Text excerpt
#####

POCV takes care of path depth automatically, as it propagates each distribution as independent random variable. So, statistically cancellation takes care of path depth. path distance is handled by using distance based AOCV tables. So, these tables are 1D in case of POCV (as opposed to 2D tables in AOCV).

Lower VDD, as found in low nm tech, increases sensitivity to delay, transition and constraint variation (as Vdd is close to Vth, so small change in Vdd causes large changes in current) . So, POCV accounts for all this sensitivity, and prevents overdesign during PnR. POCV run with GBA  provides better coorelation with PBA, as it reduces pessimism in GBA. On other hand, with AOCV, exhaustive PBA had to be run at signoff as GBA has inbuilt pessimism, increasing run time. Tight GBA PBA corelation in POCV  prevents running exhaustive PBA.

POCV is run in PT as regular flow. The only extra step is reading variation information from liberty files, or from sidefiles in AOCV like table. Then timing is reported at specific sigma corner.

#####

Data rows
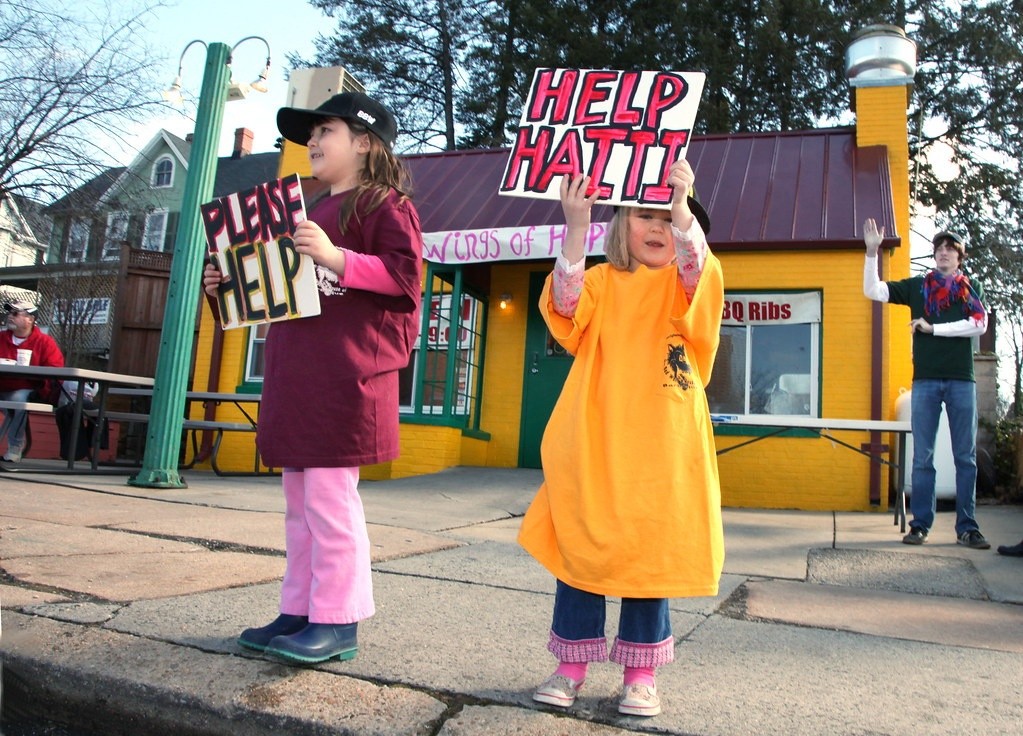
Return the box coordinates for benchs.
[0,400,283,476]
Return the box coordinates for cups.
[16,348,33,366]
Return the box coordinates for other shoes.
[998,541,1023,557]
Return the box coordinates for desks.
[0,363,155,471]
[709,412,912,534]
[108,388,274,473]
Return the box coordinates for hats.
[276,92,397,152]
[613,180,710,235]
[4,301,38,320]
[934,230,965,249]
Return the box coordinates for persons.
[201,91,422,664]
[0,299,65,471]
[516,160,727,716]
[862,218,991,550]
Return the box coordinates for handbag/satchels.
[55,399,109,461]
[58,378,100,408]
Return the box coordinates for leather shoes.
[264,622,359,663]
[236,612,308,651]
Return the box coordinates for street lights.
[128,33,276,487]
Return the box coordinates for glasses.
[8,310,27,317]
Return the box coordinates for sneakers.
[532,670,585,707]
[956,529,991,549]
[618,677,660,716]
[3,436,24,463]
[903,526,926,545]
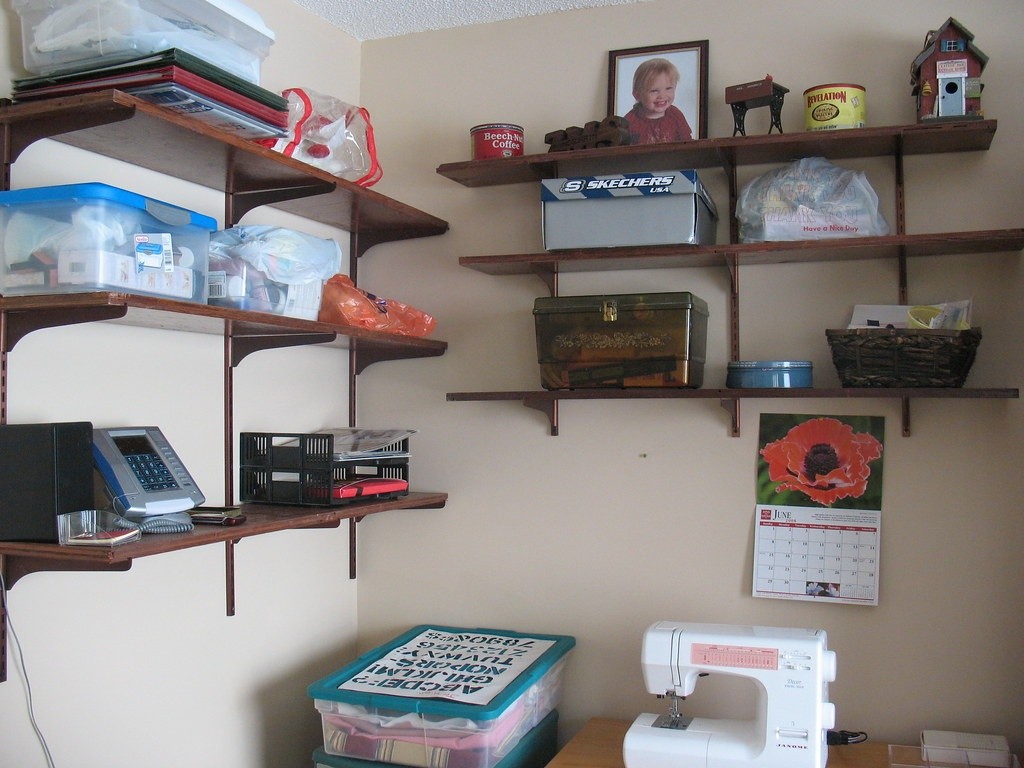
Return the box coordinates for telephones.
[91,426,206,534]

#####

Short task
From the POCV text above, extract word for word the passage that opens with the words containing "POCV is run" and closes with "specific sigma corner.".

The result
POCV is run in PT as regular flow. The only extra step is reading variation information from liberty files, or from sidefiles in AOCV like table. Then timing is reported at specific sigma corner.